(CONSIGNE A) Pour chacune des affirmations suivantes, répondez par oui ou par non selon qu'elle concorde ou non avec le texte sur William Friedkin et Citizen Kane, en citant les mots du texte qui permettent de trancher : (i) Friedkin compte Citizen Kane parmi ses films préférés ; (ii) la scène évoquée dure environ une minute ; (iii) la femme aperçue portait une robe blanche.
(CONSIGNE B) Prolongez le texte sur William Friedkin et Citizen Kane au-delà de sa dernière phrase.

(TEXTE FOURNI)
***

J'entendais le grand William Friedkin l'autre jour parler de cinéma, et avouer qu'il y avait cette scène qu'il ne pouvait oublier dans Citizen Kane, - un de ses films préférés -, et cette scène était une des rares du film à ne posséder aucune utilité: une aparté de dix secondes dans le monologue d'Everett Sloane, dans lequel il avoue un coup de foudre amoureux, une femme en robe blanche aperçue une seconde sur le pont d'un bateau. Une image qui lui est resté en tête des décennies durant et qui continuait à l'émouvoir. Et de toutes les grande scènes du film de Welles, c'est de celle-là que Friedkin gardait le souvenir le plus ému. C'est peut-être ce qu'on appelle la grâce.

***

(LISTE FOURNIE)

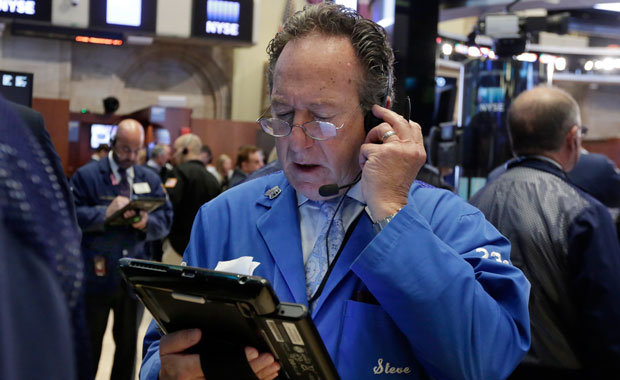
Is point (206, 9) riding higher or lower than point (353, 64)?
higher

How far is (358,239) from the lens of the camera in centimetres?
138

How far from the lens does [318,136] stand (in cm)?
142

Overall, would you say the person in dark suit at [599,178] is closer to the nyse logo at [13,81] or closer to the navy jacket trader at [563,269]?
the navy jacket trader at [563,269]

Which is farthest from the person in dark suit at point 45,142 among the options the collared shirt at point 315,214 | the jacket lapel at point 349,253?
the jacket lapel at point 349,253

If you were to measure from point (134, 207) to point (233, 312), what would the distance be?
293 cm

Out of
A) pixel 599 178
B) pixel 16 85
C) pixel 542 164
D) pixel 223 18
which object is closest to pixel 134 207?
pixel 16 85

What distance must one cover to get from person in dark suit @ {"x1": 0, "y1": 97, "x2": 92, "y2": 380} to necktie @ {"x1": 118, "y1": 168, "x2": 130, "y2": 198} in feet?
12.9

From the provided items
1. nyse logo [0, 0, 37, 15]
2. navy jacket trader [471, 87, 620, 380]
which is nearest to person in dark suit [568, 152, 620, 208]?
navy jacket trader [471, 87, 620, 380]

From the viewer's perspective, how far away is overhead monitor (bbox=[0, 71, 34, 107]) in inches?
126

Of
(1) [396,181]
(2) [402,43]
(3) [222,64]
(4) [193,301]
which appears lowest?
(4) [193,301]

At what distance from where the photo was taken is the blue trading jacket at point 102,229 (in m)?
3.98

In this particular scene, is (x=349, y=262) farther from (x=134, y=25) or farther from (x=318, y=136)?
(x=134, y=25)

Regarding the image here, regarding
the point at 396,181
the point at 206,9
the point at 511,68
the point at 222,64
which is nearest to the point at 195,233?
the point at 396,181

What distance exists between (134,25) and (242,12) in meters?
2.01
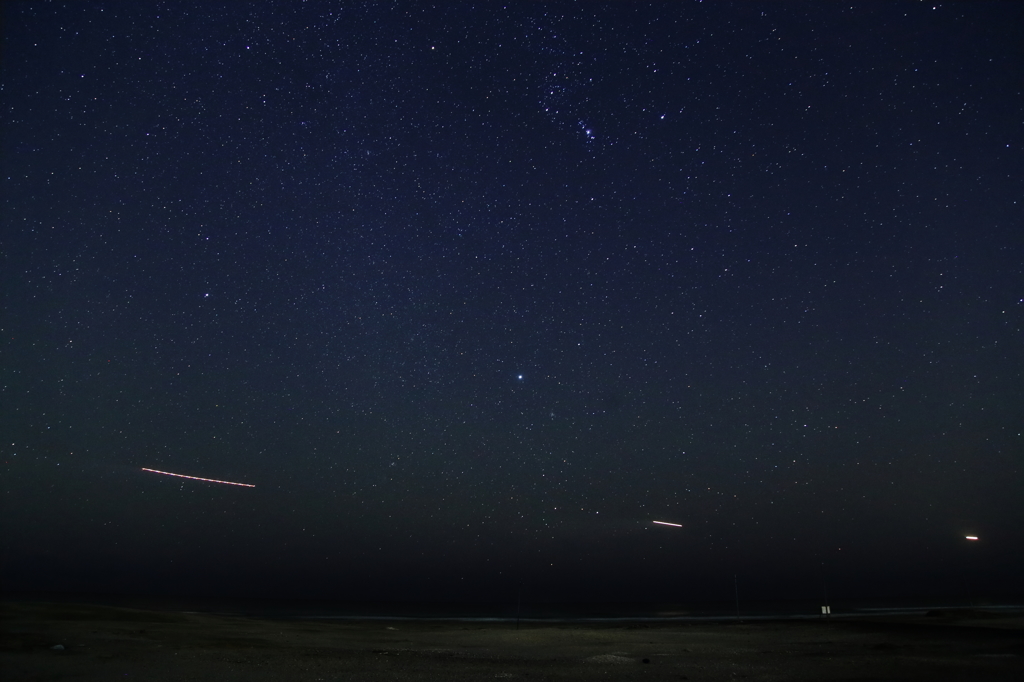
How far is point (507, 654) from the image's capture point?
15.8m

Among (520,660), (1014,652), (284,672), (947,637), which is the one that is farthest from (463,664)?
(947,637)

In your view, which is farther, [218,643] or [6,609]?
[6,609]

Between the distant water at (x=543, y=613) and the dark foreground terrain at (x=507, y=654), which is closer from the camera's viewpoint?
the dark foreground terrain at (x=507, y=654)

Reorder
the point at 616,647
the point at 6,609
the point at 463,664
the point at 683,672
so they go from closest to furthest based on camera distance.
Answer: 1. the point at 683,672
2. the point at 463,664
3. the point at 616,647
4. the point at 6,609

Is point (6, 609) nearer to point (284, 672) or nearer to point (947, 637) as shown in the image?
point (284, 672)

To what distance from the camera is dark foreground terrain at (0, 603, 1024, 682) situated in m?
12.0

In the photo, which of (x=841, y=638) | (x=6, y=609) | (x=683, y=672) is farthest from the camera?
(x=6, y=609)

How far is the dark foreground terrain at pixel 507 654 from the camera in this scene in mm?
11984

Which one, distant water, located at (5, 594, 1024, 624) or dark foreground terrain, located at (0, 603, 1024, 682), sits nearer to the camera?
dark foreground terrain, located at (0, 603, 1024, 682)

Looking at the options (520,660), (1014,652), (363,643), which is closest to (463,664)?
(520,660)

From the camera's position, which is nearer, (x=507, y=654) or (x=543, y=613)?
(x=507, y=654)

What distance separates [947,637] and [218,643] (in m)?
19.6

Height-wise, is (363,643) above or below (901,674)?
below

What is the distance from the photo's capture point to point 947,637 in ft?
57.6
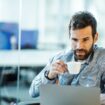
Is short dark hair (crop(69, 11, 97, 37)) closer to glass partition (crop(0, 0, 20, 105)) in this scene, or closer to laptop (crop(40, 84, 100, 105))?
laptop (crop(40, 84, 100, 105))

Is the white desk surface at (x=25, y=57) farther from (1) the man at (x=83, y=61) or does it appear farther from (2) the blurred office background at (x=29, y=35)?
(1) the man at (x=83, y=61)

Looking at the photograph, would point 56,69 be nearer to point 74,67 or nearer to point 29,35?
point 74,67

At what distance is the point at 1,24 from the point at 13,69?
56 cm

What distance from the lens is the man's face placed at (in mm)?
1863

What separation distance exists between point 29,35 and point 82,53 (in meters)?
1.58

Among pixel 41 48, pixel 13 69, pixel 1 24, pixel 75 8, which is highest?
pixel 75 8

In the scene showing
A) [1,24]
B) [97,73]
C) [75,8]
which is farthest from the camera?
[75,8]

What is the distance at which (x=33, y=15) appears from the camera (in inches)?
137

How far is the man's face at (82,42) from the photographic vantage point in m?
1.86

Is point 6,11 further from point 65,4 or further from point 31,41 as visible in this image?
point 65,4

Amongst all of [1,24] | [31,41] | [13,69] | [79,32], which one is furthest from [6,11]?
[79,32]

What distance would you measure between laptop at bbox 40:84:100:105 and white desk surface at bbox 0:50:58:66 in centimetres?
187

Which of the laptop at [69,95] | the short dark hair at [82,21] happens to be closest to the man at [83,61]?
the short dark hair at [82,21]

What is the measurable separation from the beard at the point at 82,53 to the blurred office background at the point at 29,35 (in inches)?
47.3
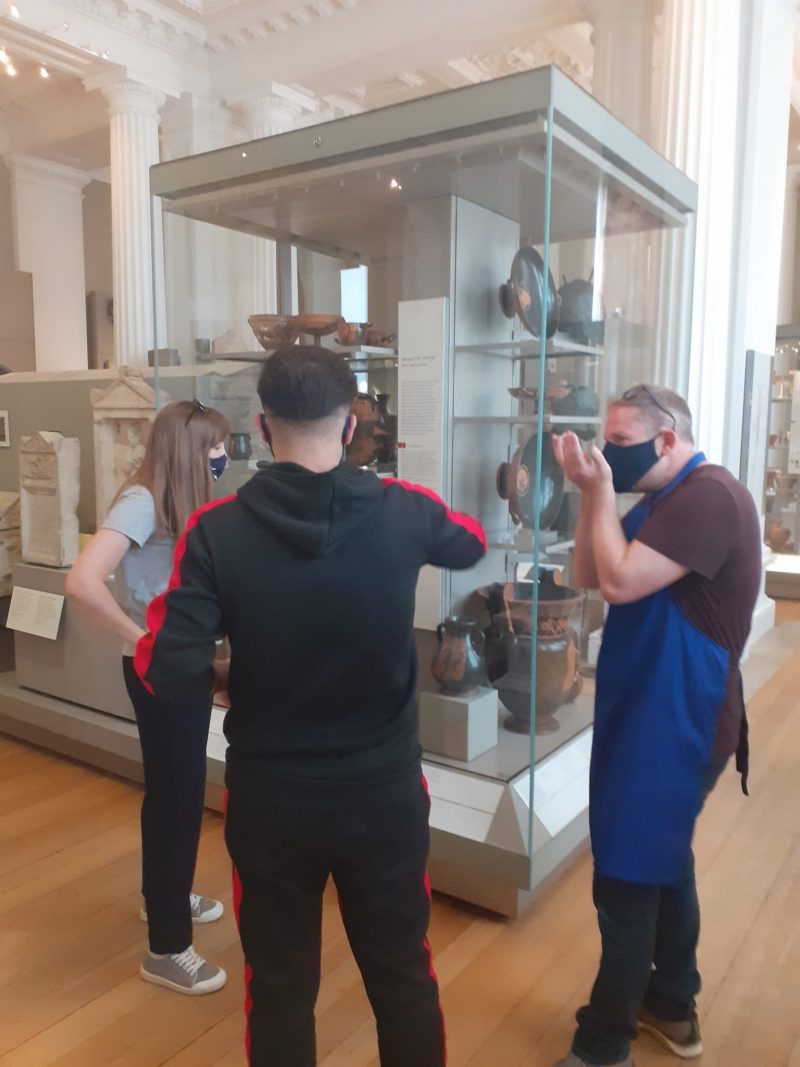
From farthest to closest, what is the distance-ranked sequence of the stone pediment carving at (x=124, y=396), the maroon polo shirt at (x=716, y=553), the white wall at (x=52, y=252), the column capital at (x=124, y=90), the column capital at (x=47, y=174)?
1. the white wall at (x=52, y=252)
2. the column capital at (x=47, y=174)
3. the column capital at (x=124, y=90)
4. the stone pediment carving at (x=124, y=396)
5. the maroon polo shirt at (x=716, y=553)

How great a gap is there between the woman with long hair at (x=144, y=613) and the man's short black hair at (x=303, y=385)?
33.2 inches

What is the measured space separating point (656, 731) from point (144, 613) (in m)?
1.34

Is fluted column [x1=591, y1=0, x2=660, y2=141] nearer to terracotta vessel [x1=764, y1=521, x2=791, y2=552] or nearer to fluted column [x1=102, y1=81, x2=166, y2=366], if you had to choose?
terracotta vessel [x1=764, y1=521, x2=791, y2=552]

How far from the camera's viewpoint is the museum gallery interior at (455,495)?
243 cm

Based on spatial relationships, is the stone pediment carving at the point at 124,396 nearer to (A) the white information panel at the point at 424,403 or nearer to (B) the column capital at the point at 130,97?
(A) the white information panel at the point at 424,403

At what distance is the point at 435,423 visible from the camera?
3041 mm

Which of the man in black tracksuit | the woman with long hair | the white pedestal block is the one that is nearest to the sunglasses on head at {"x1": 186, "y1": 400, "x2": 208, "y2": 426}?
the woman with long hair

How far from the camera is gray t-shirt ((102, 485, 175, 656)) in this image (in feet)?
7.17

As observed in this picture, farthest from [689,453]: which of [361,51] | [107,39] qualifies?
[107,39]

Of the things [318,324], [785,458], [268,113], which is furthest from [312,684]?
[268,113]

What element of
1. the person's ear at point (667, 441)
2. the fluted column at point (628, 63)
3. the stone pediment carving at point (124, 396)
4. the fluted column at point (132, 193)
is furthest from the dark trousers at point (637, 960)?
the fluted column at point (132, 193)

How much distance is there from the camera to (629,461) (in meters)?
1.97

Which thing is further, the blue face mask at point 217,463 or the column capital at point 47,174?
the column capital at point 47,174

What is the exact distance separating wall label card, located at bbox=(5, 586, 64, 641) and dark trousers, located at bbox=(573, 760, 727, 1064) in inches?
116
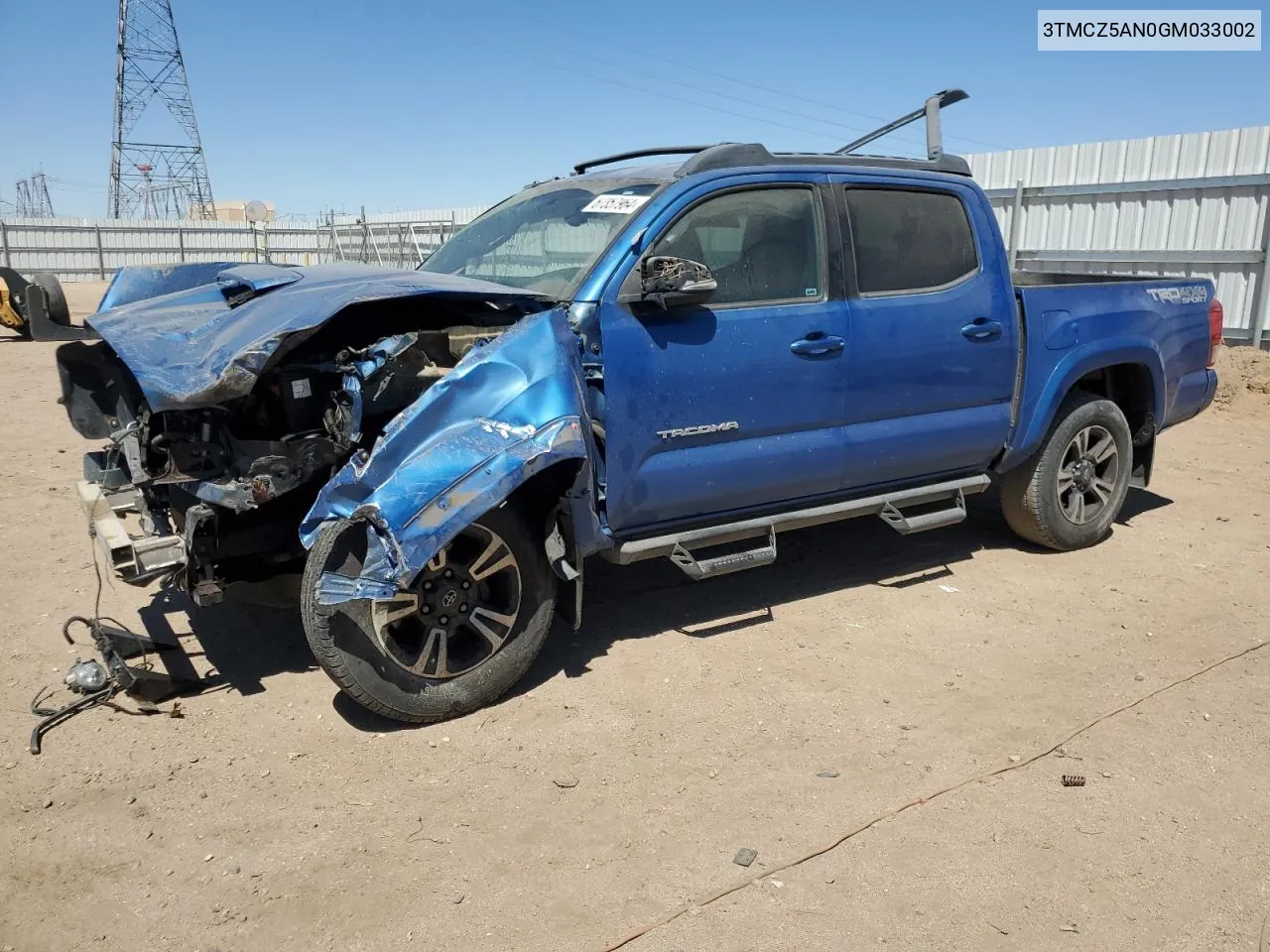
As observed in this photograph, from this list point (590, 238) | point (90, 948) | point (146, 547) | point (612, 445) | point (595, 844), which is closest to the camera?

***

(RÉPONSE A)
(i) Oui : « un de ses films préférés ».
(ii) Non : « une aparté de dix secondes ».
(iii) Oui : « une femme en robe blanche aperçue une seconde sur le pont d'un bateau ».

(RÉPONSE B)
J'ai compris que les films de Kelly Reichardt étaient pleins de ces moments-là, qu'ils étaient faits de bouts de vies anodines et de moments insignifiants qui marquent presque "malgré nous", beaucoup plus que n'importe quel morceau de bravoure. C'est aussi la qualité de son écriture, qui nous fait affleurer quelques détails qui ensuite nous trottent dans la tête longtemps: si Jo expose dans deux salles simultanément, des installations assez opulentes et très colorées qui prennent beaucoup de place, celle de Lizzy n'occupera qu'une table centrale dans une grande pièce aux murs nus. Ces sculptures tiennent dans la main, elles ont beau être frappantes par leurs postures et d'une inspiration assez torturée, elles ne prennent, littéralement, que très peu de place. Mettez n'importe quel film de Reichardt à côté de n'importe quel film américain, et vous obtiendrez sans doute la même sensation.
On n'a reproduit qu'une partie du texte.